Dickinson man sentenced to jail time for breaking probation termsA Dickinson man will immediately begin serving a two-year sentence with the North Dakota Department of Corrections after pleading guilty Friday during a revocation of probation hearing at the Stark County Courthouse.
By: Betsy Simon, The Dickinson Press
A Dickinson man will immediately begin serving a two-year sentence with the North Dakota Department of Corrections after pleading guilty Friday during a revocation of probation hearing at the Stark County Courthouse.
Terry Crooks, 43, did not meet the terms of his supervised probation on a prior charge of delivery of a controlled substance.
Crooks pleaded guilty in March 2011 to the Class A felony that carries a maximum penalty of 20 years in prison and up to a $10,000 fine.
According to a criminal complaint filed July 27, 2010, Crooks delivered or possessed with intent to deliver four morphine caplets and two hydromorephone pills, which he provided to a confidential informant.
He received a suspended three-year sentence with the Department of Corrections.
Crooks was to be on supervised probation, but had failed to report to his probation officer for several months last year.
Stark County State’s Attorney Tom Henning said the court had filed a petition for revocation of Crooks’ probation in 2011.
“But there was some difficulty in apprehending the defendant,” Henning said.
Henning said he spoke with Crooks’ probation officer, Scott Kopp, on Thursday and Crooks’ attorney, Robert Quick, on Wednesday about the issue and they came to the conclusion that Crooks needs more than probation.
“He’s not one who can be on probation,” Henning said.

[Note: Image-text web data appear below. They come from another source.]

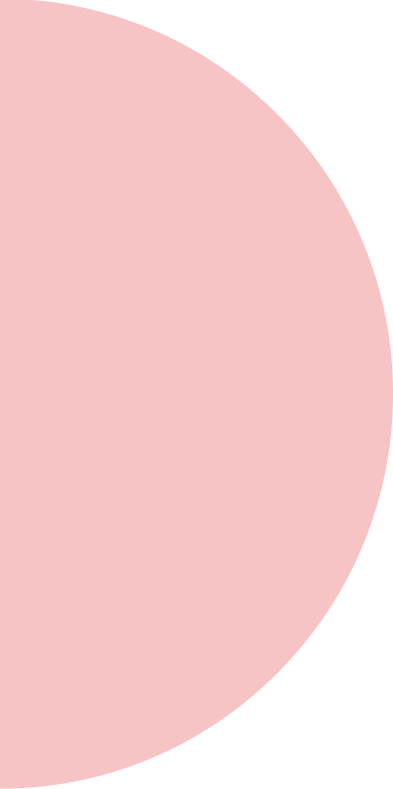 rozowe polkole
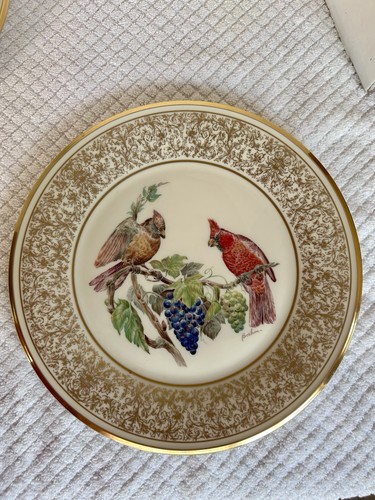 Lenox boehm birds - boehm,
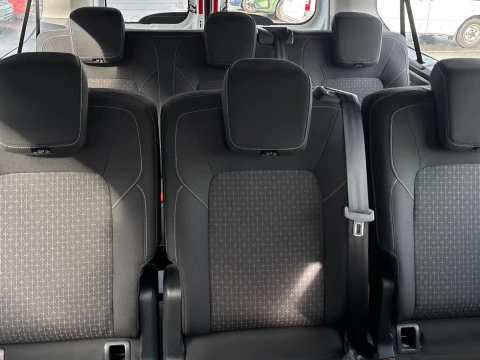 Ford Transit Custom Kombi 2.5 Duratec PHEV 171 340 L2 Trend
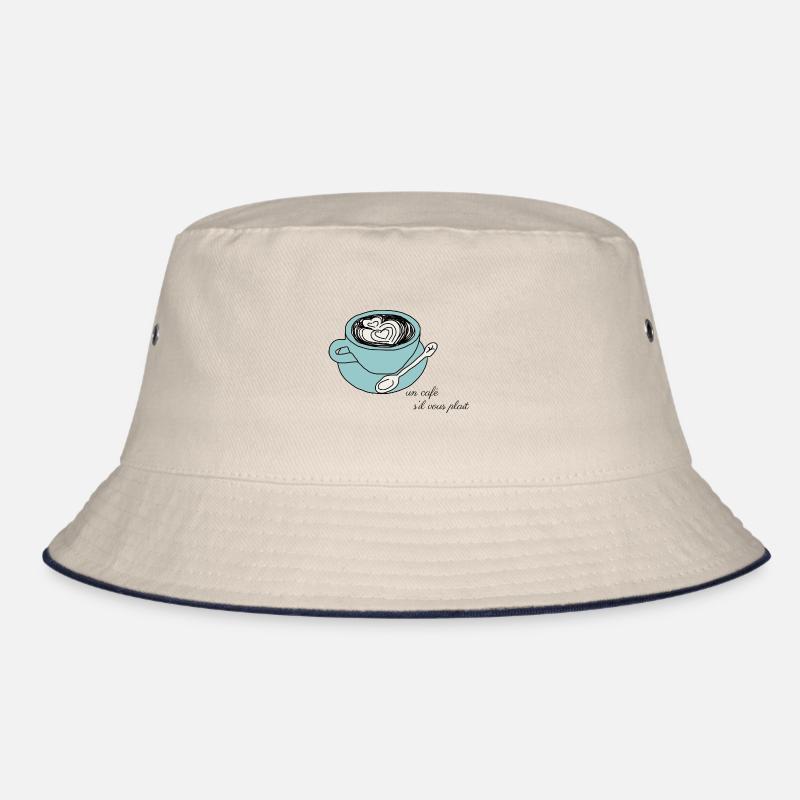 Bucket Hat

Henning suggested that Crooks would be better served by parole than probation.
“If he is on parole and does not stay in line, he will not get the courtesy of appearing in front of a judge for further consideration,” Henning said.
Judge H. Patrick Weir said it appears that Crooks has addiction issues and acknowledged that the suspect admitted himself into rehab for several months last year.
“The issue is definitely addiction,” Quick said about his client.
Weir asked if there are substance abuse programs for Crooks to participate in while in prison.
A representative with the Department of Corrections said in court Friday that Crooks would undergo an intake assessment upon arrival at the jail, and he would be assigned to a program to fit his needs.
“Two years should be enough time to go through the prison’s program,” she said.